> _Given data_
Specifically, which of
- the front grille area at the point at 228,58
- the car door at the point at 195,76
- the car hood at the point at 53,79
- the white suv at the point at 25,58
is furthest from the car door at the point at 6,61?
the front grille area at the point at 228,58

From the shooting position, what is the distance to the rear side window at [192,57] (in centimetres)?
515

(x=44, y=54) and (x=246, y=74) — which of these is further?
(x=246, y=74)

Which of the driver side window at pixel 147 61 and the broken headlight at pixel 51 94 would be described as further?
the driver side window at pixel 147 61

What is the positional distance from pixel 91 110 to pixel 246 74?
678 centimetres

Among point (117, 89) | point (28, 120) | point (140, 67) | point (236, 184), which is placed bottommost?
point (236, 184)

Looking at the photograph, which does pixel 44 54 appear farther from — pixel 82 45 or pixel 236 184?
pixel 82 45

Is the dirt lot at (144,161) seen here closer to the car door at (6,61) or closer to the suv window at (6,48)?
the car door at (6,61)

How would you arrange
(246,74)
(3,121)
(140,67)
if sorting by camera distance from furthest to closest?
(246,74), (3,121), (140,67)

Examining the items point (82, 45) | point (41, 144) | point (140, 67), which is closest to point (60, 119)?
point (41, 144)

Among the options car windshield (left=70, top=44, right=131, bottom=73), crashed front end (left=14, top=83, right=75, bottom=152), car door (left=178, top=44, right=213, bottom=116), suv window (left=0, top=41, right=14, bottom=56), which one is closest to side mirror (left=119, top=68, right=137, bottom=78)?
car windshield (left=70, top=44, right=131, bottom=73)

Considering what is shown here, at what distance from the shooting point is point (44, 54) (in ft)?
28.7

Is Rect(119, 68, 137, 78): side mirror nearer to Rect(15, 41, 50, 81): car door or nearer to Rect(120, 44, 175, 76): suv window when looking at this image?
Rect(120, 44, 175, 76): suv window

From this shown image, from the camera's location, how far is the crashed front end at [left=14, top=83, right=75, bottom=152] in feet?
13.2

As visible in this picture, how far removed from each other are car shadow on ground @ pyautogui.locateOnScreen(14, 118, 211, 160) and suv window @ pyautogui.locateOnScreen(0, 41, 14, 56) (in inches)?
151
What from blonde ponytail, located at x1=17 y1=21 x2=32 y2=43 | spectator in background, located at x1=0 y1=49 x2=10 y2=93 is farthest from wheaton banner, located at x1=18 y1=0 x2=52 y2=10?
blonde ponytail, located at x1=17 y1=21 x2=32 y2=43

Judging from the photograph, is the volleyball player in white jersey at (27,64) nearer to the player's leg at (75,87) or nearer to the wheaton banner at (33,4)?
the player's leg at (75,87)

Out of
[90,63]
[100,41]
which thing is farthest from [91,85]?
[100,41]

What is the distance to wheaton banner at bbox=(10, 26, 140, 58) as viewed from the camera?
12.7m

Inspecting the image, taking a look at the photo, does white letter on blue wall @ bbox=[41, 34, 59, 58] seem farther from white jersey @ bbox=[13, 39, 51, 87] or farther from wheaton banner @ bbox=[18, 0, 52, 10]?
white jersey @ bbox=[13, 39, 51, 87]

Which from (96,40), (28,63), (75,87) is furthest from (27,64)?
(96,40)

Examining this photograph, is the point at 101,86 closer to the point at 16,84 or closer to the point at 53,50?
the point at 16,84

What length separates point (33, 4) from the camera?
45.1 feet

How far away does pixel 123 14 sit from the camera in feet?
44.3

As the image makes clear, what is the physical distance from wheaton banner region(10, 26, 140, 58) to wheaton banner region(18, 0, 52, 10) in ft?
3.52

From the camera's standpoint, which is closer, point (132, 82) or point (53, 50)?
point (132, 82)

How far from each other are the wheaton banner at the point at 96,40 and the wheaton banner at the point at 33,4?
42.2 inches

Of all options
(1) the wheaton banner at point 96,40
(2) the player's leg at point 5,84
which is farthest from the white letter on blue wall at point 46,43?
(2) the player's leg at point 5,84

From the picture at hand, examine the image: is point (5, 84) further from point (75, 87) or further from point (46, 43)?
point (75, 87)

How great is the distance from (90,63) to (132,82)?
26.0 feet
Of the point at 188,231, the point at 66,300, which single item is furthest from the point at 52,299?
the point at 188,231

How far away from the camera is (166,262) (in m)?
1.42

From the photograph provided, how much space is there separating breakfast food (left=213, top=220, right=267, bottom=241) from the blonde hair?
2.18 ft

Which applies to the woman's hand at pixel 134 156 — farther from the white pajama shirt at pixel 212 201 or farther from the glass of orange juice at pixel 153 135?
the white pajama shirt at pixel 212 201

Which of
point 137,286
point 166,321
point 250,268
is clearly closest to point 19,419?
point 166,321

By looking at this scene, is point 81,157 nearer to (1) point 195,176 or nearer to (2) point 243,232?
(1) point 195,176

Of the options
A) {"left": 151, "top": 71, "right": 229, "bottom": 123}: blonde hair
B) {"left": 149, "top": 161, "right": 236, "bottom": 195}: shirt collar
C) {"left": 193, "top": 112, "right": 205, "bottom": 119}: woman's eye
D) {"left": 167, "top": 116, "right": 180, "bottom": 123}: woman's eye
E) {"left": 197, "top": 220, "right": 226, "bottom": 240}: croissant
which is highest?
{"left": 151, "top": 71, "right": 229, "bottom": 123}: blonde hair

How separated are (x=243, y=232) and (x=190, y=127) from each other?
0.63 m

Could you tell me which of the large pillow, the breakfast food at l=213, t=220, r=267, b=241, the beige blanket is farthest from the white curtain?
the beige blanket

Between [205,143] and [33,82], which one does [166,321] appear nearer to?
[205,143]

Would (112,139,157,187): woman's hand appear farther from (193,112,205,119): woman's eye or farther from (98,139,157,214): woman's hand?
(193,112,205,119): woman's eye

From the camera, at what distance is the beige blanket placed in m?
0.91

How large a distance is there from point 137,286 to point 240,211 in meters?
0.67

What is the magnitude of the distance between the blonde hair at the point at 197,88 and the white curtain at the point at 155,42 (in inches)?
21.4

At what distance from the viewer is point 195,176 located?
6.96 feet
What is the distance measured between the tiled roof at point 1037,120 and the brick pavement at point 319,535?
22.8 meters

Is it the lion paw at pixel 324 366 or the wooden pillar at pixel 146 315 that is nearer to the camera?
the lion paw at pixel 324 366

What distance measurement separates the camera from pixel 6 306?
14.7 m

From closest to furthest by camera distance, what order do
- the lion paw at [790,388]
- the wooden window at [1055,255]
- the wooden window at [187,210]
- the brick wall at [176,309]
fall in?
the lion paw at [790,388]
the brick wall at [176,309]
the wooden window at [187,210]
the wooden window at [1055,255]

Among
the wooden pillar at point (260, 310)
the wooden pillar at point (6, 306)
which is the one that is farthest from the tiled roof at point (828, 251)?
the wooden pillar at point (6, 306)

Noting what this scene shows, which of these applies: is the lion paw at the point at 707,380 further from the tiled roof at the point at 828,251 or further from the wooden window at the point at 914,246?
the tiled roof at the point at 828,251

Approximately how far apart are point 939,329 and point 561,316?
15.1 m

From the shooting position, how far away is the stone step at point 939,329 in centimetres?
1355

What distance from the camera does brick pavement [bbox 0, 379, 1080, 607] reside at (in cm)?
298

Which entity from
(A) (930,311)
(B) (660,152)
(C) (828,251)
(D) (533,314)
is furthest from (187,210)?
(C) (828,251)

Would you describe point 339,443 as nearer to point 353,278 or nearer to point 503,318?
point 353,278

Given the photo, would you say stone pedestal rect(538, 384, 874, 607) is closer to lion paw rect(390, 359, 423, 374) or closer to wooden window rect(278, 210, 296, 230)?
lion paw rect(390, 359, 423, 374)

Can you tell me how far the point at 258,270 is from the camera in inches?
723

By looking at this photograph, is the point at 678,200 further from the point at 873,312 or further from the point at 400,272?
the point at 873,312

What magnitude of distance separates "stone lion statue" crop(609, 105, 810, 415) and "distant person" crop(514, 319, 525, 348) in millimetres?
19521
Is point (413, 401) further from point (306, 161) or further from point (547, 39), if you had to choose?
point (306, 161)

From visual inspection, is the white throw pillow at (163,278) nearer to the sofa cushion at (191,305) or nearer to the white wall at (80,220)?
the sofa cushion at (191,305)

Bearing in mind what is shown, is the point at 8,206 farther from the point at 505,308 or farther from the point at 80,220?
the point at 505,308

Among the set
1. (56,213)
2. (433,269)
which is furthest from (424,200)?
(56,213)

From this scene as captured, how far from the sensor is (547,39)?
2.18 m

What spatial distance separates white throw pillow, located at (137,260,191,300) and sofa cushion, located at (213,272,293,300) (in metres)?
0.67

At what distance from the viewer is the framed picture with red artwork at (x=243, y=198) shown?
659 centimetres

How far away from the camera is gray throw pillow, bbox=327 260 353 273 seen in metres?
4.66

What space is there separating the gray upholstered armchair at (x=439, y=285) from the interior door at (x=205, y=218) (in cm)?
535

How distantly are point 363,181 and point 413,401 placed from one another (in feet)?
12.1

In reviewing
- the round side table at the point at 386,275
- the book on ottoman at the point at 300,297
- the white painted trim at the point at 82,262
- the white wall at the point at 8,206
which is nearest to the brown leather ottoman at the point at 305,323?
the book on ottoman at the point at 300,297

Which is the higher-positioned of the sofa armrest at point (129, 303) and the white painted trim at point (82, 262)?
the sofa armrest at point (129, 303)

> _Request_
Can you quote word for word every line from the one containing "Which is the higher-positioned" through the last line above, including both?

> _Exercise solution_
Which is the higher-positioned of the sofa armrest at point (129, 303) and the white painted trim at point (82, 262)?
the sofa armrest at point (129, 303)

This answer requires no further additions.